Name
Strategy Jams: Using Design Thinking to Charter Teams with Compelling Purpose and Sound Structure
Number
109
Authors

Maureen Brudzinski, Michigan Institute for Clinical & Health Research
Bethany Laursen, Michigan Institute for Clinical & Health Research

Date
Wednesday, July 31, 2024
Time
3:30 PM - 4:30 PM (EDT)
Presentation Category
Team Processes and Dynamics
Presentation Topic(s)
Team Science Interventions, Design Thinking, Team Effectiveness
Description

To be effective, both research teams and teams that support them need a compelling purpose and sound structure for achieving it (Hackman & Wageman 2015). Grant proposals and unit mission statements rarely provide enough clarity; often teams must do more before they can decide what their purpose means in observable terms and which specific tasks coordinated by which team norms will likely accomplish this shared purpose. Previous work has shown that team chartering workshops like collaboration planning (Rolland et al 2021) can help teams clarify their purpose and working norms (Begerowski et al 2021). However, it is not clear how to reliably balance the amount of structure, content, and freedom given to teams in these workshops (Rolland et al 2021). There is thus an important need to understand principles for designing such workshops so that they reliably catalyze shared purpose and sound team structure. In the absence of such principles, team chartering workshops will continue to be difficult to plan and execute.

We posit that design thinking principles can fill this need (LaPensée & Doshi 2020). At the Michigan Institute for Clinical & Health Research (MICHR), we have developed workshops that include design thinking activities known as “Research Jams.” Our Ideation and Visioning Jams reliably focus and accelerate team creativity, generating excitement for working together (LaPensée et al 2021). Now, we are developing a new “flavor of Jam” known as a Strategy Jam to help teams convert their big idea into an actionable purpose, principles, and projects.

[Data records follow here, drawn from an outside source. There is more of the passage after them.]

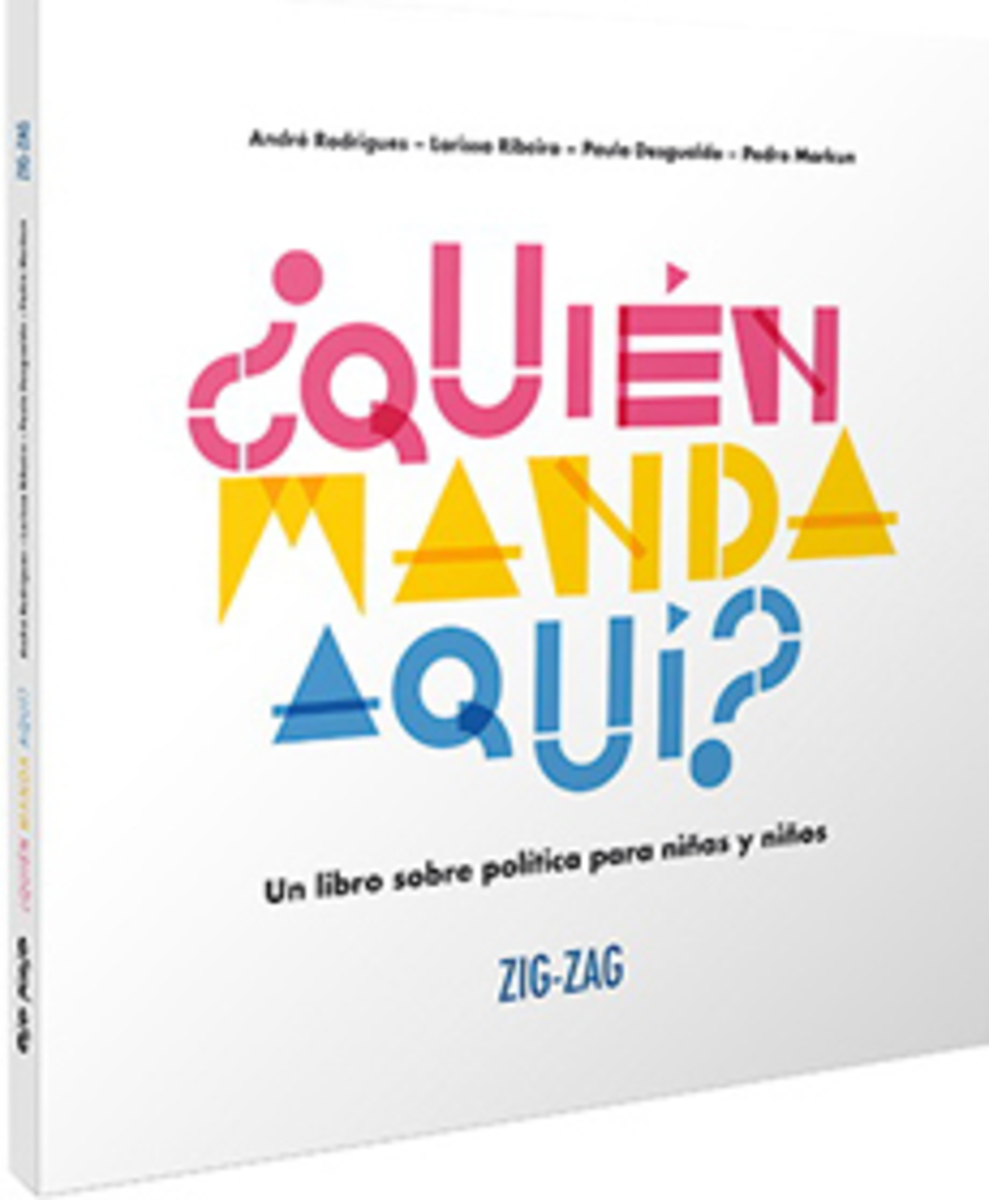 ¿QUIEN MANDA AQUI? UN LIBRO DE POLITICA PARA NIÑOS Y NIÑAS1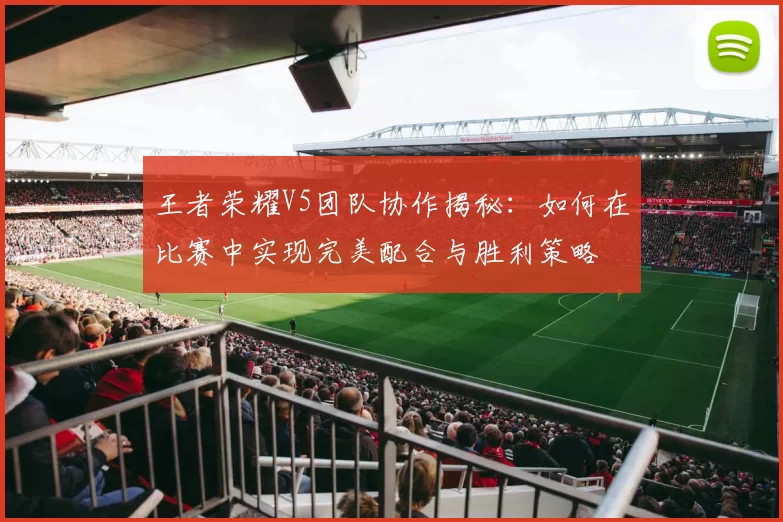 王者荣耀V5团队协作揭秘：如何在比赛中实现完美配合与胜利策略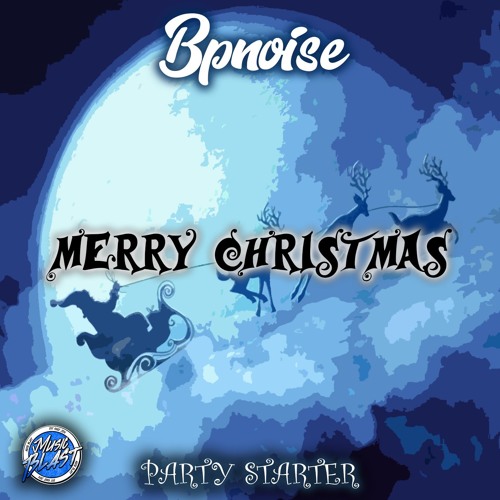 BPNOISE - Party Starter (Christmas Gift)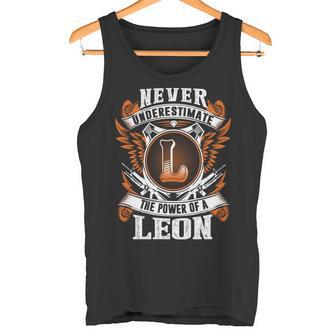 Never Underestimate The Power Of Leon Leon Name Tank Top - Thegiftio UK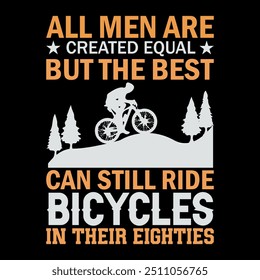 TODOS LOS HOMBRES SON CREADOS IGUALES, PERO LOS MEJORES TODAVÍA PUEDEN MONTAR BICICLETAS EN SU diseño de camiseta de los ochenta.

The Strategy Jam is based on the Strategy Sprint, a type of workshop developed by the consulting firm AJ&Smart to help their clients craft specific, actionable strategies for achieving measurable business goals. Strategy Sprints themselves are a variation on the more widely known Design Sprint model (Knapp et al 2016). While a Design Sprint creates a prototype of a product or intervention, a Strategy Sprint aligns the group on their purpose, challenges, strengths and limitations, and an action-oriented strategy (complete with roadmap). The Strategy Sprint differs from other team chartering workshops by emphasizing wisdom of the crowd logic (“working together alone”); scaffolding sentence starters and notetaking; and providing multiple modes of participation at every point.

At MICHR, we are piloting several versions of the Strategy Sprint as Strategy Jams to help both new and existing programs focus on the challenges their team faces. Initial prototyping has yielded important feedback to inform future iterations of the Strategy Jam model. These iterative results allow us to explore which features of the Strategy Jams are influencing which outcomes. Ultimately, we are surfacing the utility of design thinking principles for shaping team chartering workshops so they reliably accelerate team research.